Dans ce cadre, il œuvre à la promotion des droits politiques de la femme en augmentant ses chances d’accès à la représentation dans les assemblées élues. Les modalités d’application de cet article sont fixées par une loi organique » stipule l’article 31 bis.
Partis et liberté d’expression
La Constitution version Ouyahia consacre encore la liberté de conscience et d’opinion ainsi que la liberté d’expression. L’article 36 de la Constitution est reformulé comme suit : « Art. 36 : La liberté de conscience et la liberté d’opinion sont inviolables. La liberté d’exercice du culte est garantie dans le respect de la loi ». L’article 41 stipule également que « les libertés d’expression, d’association, de réunion, de rassemblement et de manifestation pacifiques, sont garanties au citoyen ».
Cet article est appuyé par le 41bis qui précise que « la liberté de la presse est garantie. Elle n’est restreinte par aucune forme de censure préalable », tout en soulignant que « cette liberté ne peut être utilisée pour attenter à la dignité, aux libertés et droits d’autrui ».
Le droit de créer des partis politiques est reconnu et garanti par l’article 42 de cet avant-projet de loi. Il y a aussi le respect des droits de chaque citoyen. Ainsi, l’article 45 bis parle du « droit à un procès équitable », une notion vague qui existe dans la Constitution en vigueur. Il est ajouté dans l’art. 47 que « … nul ne peut être détenu ou emprisonné dans des lieux non prévus par la loi ».
Pas de Premier ministre issu de la majorité
Le chef de l’Etat conserve, par l’article 77, la totalité de ses pouvoirs avec la possibilité d’en déléguer certains à son Premier ministre qu’il désigne à sa guise. Les pouvoirs du Premier ministre n’ont pas été renforcés. Ainsi, le président de la République reste le chef suprême de toutes les forces armées de la République, le ministre de la Défense et le chef de la diplomatie.

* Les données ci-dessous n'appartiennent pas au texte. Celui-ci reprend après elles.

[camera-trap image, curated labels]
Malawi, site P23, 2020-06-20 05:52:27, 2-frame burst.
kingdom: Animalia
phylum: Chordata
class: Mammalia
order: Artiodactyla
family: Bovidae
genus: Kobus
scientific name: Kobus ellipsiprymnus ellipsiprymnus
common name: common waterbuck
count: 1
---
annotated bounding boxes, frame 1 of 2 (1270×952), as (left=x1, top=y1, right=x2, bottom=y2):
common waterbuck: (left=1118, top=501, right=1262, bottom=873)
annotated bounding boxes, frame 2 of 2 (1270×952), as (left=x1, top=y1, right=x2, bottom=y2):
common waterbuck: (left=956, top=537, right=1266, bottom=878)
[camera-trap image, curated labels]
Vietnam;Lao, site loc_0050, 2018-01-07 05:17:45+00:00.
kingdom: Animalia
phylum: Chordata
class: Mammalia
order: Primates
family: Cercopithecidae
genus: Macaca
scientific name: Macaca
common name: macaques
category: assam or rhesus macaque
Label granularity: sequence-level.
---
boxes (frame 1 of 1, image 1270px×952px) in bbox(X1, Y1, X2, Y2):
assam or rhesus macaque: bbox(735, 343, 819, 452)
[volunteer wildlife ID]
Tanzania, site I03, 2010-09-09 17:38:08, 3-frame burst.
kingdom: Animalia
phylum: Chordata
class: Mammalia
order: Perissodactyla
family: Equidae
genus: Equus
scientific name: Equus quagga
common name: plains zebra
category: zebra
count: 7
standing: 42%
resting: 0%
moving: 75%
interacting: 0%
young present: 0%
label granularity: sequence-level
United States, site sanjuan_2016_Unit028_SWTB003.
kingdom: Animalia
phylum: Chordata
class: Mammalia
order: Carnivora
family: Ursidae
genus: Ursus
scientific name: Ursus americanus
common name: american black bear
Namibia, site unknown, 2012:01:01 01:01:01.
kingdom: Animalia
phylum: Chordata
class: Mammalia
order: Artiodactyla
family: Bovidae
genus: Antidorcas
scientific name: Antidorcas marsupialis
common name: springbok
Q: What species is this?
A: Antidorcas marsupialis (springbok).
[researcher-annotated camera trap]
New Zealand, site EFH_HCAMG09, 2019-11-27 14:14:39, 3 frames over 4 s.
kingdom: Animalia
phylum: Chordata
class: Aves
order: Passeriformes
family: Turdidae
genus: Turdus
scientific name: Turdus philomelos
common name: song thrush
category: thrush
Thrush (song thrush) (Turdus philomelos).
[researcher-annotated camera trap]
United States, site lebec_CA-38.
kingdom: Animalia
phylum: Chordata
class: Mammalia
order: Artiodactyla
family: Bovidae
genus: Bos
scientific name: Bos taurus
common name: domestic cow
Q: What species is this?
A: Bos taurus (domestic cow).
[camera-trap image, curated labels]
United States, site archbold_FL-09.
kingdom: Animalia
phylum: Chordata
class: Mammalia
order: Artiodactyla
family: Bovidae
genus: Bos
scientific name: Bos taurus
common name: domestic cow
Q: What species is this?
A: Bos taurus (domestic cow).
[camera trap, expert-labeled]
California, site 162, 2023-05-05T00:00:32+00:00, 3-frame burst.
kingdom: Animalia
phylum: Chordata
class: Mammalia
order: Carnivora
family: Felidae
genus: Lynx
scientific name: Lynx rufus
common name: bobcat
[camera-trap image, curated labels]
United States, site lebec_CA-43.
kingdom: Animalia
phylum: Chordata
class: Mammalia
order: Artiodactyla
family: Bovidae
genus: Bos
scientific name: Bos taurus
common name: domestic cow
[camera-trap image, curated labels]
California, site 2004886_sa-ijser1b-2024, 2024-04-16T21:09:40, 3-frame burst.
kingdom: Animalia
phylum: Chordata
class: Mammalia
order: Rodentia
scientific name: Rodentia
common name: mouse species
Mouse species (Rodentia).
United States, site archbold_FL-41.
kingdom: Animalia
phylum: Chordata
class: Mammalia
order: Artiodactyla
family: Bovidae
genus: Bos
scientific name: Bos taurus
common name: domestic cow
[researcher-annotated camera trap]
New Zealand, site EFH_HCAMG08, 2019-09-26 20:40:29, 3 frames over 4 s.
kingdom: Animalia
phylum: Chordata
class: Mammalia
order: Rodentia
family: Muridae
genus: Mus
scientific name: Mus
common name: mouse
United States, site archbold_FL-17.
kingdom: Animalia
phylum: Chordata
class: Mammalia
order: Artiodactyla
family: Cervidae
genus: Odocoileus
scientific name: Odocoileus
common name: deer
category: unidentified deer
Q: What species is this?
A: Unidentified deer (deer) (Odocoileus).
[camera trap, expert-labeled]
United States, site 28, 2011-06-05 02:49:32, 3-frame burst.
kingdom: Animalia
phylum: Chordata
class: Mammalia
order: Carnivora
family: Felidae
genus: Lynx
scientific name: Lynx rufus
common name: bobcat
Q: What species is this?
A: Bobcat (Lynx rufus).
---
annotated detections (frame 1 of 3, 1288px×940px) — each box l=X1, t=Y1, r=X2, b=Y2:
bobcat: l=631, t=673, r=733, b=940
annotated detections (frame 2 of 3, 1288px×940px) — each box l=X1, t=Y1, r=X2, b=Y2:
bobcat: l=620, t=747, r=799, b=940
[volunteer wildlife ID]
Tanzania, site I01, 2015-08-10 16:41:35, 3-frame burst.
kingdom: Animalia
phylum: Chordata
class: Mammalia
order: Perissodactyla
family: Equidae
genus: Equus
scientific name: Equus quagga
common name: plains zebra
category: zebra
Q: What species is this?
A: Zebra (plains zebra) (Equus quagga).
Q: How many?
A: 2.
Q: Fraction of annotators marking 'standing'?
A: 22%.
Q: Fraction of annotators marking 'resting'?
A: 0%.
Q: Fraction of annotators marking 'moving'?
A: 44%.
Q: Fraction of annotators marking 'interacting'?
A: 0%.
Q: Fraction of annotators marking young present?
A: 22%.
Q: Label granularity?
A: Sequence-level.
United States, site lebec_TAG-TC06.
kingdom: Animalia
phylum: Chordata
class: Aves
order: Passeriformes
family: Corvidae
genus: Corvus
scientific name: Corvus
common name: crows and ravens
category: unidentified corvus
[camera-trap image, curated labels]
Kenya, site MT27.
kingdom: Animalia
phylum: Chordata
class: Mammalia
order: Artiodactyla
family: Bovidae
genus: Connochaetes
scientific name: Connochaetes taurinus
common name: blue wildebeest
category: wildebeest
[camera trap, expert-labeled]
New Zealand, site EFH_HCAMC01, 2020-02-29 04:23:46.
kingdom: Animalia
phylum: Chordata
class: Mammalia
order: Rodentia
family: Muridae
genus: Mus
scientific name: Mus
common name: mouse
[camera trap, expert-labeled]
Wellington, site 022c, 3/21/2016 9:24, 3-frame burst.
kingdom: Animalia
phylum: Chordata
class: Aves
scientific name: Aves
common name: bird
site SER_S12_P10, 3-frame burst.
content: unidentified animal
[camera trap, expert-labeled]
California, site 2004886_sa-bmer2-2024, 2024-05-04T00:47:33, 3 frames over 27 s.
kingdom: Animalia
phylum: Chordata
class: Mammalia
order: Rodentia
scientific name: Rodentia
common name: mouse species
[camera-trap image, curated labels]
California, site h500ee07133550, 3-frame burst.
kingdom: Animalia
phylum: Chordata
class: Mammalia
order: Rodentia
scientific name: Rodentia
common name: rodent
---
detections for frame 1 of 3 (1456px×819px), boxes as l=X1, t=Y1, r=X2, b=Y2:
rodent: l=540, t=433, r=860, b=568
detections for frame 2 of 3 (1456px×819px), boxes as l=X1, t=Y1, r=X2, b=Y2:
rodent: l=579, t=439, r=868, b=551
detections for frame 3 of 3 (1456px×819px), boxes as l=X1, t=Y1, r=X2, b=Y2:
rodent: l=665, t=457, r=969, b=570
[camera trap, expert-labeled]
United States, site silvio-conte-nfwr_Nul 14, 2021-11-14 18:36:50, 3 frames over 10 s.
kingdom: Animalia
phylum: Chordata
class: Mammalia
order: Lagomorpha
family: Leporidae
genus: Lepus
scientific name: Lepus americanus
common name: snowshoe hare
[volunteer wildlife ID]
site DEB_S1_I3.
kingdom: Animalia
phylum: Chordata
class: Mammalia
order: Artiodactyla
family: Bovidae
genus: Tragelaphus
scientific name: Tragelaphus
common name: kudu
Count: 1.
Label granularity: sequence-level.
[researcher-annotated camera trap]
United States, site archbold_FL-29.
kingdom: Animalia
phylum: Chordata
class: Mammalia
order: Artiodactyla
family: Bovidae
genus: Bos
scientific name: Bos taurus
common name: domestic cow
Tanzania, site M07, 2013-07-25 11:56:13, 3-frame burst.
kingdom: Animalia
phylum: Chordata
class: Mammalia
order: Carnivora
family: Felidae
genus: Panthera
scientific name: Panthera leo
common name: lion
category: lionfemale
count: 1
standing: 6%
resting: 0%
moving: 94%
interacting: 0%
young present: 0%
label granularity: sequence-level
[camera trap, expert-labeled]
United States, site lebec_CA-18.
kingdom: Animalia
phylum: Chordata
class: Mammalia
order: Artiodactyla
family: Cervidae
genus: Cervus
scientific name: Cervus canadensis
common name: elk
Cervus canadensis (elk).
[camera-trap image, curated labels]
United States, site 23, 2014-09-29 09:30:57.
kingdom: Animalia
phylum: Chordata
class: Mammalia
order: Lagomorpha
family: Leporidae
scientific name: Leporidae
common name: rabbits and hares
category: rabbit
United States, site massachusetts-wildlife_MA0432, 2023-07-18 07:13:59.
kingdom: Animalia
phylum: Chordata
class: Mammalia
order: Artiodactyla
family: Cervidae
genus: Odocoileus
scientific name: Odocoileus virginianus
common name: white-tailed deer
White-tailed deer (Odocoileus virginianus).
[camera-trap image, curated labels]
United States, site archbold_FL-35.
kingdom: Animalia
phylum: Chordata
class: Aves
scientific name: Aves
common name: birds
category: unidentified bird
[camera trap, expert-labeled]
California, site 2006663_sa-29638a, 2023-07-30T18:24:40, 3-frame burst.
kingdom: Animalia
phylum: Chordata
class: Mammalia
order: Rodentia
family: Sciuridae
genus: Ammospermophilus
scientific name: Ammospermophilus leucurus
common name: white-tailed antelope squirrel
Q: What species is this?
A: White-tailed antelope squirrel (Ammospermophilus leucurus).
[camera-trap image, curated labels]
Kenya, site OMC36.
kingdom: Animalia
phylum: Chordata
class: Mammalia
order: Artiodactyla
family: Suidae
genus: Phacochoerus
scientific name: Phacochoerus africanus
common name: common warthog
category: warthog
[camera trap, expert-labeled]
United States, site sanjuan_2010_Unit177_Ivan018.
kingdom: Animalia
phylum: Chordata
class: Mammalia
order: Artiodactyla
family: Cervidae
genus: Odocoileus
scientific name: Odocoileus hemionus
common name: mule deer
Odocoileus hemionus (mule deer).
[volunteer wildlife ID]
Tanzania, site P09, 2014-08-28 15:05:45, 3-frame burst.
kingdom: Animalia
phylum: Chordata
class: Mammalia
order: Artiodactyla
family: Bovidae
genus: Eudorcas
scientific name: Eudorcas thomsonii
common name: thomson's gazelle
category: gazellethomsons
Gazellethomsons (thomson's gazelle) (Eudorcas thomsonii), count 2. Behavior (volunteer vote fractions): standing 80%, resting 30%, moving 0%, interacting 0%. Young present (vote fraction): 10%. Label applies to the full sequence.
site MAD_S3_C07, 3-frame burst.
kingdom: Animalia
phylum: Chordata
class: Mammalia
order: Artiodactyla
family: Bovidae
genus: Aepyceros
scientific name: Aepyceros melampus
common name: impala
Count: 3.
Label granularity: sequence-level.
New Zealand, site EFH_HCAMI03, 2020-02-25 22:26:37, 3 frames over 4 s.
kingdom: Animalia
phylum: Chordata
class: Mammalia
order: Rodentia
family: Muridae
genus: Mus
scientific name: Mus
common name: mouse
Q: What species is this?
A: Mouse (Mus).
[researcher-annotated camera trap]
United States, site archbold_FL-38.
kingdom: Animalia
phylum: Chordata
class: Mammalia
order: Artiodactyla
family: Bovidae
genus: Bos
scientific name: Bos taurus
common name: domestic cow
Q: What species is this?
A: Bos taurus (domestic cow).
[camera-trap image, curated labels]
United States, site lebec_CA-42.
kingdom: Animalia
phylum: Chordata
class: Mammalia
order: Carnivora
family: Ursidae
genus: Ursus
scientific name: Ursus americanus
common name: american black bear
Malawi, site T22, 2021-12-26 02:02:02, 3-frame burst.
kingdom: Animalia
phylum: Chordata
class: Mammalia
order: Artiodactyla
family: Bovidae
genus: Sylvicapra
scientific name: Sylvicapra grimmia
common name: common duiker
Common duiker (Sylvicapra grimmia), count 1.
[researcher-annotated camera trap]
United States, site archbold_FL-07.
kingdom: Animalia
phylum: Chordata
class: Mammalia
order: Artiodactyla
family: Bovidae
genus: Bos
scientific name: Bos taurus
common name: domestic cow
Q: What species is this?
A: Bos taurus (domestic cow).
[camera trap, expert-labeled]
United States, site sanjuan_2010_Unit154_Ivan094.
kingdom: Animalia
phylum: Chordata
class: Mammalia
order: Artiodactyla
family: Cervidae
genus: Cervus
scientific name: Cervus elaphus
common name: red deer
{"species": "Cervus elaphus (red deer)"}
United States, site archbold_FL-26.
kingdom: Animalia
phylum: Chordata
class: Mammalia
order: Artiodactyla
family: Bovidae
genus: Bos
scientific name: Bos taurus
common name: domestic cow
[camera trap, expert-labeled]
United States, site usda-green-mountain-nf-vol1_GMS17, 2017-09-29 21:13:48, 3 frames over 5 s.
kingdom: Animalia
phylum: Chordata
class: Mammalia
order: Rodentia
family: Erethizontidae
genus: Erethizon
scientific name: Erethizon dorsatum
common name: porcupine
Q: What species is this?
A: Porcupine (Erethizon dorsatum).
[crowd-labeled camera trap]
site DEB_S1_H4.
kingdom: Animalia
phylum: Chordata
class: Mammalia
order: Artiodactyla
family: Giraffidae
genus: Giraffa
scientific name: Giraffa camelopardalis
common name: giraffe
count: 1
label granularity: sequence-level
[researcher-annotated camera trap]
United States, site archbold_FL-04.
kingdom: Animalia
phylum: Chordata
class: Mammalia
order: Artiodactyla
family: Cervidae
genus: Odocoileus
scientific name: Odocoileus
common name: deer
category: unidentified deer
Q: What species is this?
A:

Il préside les Conseils des ministres, nomme le Premier ministre et met fin à ses fonctions. Il peut cependant déléguer une partie de ses prérogatives au Premier ministre à l’effet de présider les réunions du Gouvernement, de nommer aux emplois de l’Etat, après approbation du président de la République et de signer les décrets exécutifs par délégation du président de la République, conformément à ses attributions définies dans l’article 85 de cet avant-projet de loi.
Dans l’article 73 qui fixe les conditions d’éligibilité pour être candidat à la magistrature suprême, il est rajouté l’exigence de la nationalité algérienne d’origine du conjoint.
Il y a également la possibilité donnée, dans l’article 119, aux membres du Conseil de la nation de proposer des projets de loi comme cela se fait au niveau de l’APN. Les propositions de loi peuvent être enregistrées et débattues si elles sont faites par un minimum de 20 députés ou sénateurs.
Les membres du Parlement, tel que stipulé dans l’article 133, peuvent aussi interpeller le gouvernement sur une question d’actualité. La réponse doit être formulée dans un délai maximal de 20 jours. « Les commissions du Parlement peuvent entendre des membres du gouvernement. » Les questions orales font l’objet d’une réponse en séance.
L’article 134 précise que « si l’une des deux chambres estime que la réponse, orale ou écrite, du membre du gouvernement le justifie, un débat est ouvert dans les conditions que prévoient les règlements intérieurs de l’Assemblée populaire nationale et du Conseil de la nation ». Autre concession faite aux parlementaires, la possibilité de saisir le Conseil constitutionnel.
Ainsi, l’article 166 souligne qu’en plus du président de la République, « le Conseil constitutionnel peut être saisi par 70 députés ou quarante (40) membres du Conseil de la nation. » Le président de la République reste le maître du jeu et dispose de presque tous les pouvoirs. Pas de vice-président ni de chef de gouvernement aux pouvoirs réels ni, encore moins, de contre-pouvoir.